The treatment of celiac disease is based on lifelong withdrawal of foods containing gluten. Unfortunately, compliance with a gluten-free diet has proved poor in many patients (mainly due to its low palatability), emphasizing the need for cereal varieties that are not toxic for celiac patients. In evolutionary terms, Triticum monococcum is the oldest and most primitive cultivated wheat. The aim of this study was to evaluate the toxicity of T. monococcum on small intestinal mucosa, using an in vitro organ culture system.
Distal duodenum biopsies of 12 treated celiac patients and 17 control subjects were cultured for 24 h with T. aestivum (bread) gliadin (1 mg/ml) or with T. monococcum gliadin (1 mg/ml). Biopsies cultured with medium alone served as controls. Each biopsy was used for conventional histological examination and for immunohistochemical detection of CD3 + intraepithelial lymphocytes (IELs) and HLA-DR. Secreted cytokine protein interferon-gamma (IFN-gamma) was measured in the culture supernatant using an enzyme-linked immunoadsorbent assay.

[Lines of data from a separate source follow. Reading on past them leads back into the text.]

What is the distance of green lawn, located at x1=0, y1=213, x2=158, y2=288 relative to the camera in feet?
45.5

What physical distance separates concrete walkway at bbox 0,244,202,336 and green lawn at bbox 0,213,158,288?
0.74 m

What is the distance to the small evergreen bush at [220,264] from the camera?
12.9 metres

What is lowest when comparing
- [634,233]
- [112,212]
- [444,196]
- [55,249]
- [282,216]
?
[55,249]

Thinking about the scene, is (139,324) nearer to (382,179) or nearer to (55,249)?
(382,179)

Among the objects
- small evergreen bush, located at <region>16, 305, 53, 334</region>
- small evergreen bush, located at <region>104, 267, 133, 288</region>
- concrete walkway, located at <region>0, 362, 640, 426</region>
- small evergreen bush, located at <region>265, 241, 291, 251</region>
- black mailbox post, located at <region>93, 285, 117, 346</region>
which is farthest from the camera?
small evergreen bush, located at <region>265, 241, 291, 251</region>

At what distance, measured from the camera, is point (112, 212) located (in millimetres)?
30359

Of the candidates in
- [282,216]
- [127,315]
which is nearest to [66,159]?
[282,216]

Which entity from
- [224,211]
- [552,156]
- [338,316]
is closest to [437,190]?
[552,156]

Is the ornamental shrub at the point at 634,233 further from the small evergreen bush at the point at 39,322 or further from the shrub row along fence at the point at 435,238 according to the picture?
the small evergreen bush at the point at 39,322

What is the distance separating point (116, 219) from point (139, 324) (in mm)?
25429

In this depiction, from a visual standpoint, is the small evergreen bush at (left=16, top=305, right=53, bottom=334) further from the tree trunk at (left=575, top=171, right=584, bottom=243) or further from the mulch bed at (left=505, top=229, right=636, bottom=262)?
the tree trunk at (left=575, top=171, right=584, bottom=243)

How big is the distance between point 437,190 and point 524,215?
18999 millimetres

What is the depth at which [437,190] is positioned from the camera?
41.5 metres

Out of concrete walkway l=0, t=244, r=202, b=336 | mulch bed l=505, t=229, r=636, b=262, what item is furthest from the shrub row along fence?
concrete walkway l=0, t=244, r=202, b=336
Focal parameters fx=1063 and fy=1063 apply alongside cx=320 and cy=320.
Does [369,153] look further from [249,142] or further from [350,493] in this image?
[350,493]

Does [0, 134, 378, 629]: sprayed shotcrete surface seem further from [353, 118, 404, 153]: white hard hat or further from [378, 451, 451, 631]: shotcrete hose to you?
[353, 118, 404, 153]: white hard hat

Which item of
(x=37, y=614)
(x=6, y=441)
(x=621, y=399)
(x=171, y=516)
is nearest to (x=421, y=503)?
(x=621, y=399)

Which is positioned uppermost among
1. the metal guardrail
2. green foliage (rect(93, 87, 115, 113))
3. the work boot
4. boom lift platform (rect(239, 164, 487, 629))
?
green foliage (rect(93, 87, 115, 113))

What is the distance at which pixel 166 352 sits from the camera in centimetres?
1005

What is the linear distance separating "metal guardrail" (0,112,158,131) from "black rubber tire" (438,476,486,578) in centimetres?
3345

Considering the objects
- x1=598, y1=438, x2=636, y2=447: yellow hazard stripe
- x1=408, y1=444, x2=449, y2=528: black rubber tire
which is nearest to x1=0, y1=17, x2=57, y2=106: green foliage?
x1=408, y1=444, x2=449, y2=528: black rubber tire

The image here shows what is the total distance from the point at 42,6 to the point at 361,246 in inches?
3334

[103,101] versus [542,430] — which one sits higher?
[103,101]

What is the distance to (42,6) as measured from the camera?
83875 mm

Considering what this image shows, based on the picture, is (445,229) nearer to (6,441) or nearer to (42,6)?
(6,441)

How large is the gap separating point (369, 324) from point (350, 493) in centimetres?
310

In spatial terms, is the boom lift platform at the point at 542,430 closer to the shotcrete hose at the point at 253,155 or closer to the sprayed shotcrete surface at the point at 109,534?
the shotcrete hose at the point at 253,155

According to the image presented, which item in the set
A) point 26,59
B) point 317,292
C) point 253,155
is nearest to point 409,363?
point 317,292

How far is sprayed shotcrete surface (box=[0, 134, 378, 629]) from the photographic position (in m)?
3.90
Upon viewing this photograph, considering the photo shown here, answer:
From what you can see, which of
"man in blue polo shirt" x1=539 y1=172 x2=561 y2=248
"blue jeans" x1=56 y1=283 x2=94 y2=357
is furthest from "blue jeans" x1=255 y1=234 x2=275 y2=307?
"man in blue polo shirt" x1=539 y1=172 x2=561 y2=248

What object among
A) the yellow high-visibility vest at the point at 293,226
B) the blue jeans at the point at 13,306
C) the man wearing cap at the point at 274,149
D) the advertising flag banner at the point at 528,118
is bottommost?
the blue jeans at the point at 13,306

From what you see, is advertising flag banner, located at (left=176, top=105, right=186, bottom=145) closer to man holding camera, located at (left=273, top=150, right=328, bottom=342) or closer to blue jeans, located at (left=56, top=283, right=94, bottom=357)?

Significant morphological changes, HLA-DR overexpression in the crypt epithelium and an increased number of CD3 + IELs, found after bread gliadin exposure, were not observed in celiac biopsies cultured with T. monococcum gliadin. In contrast, with bread gliadin, there was no significant IFN-gamma response after culture with monococcum gliadin. Similarly, biopsies from normal controls did not respond to bread or monococcum gliadin stimulation.
These data show a lack of toxicity of T. monococcum gliadin in an in vitro organ culture system, suggesting new dietary opportunities for celiac patients.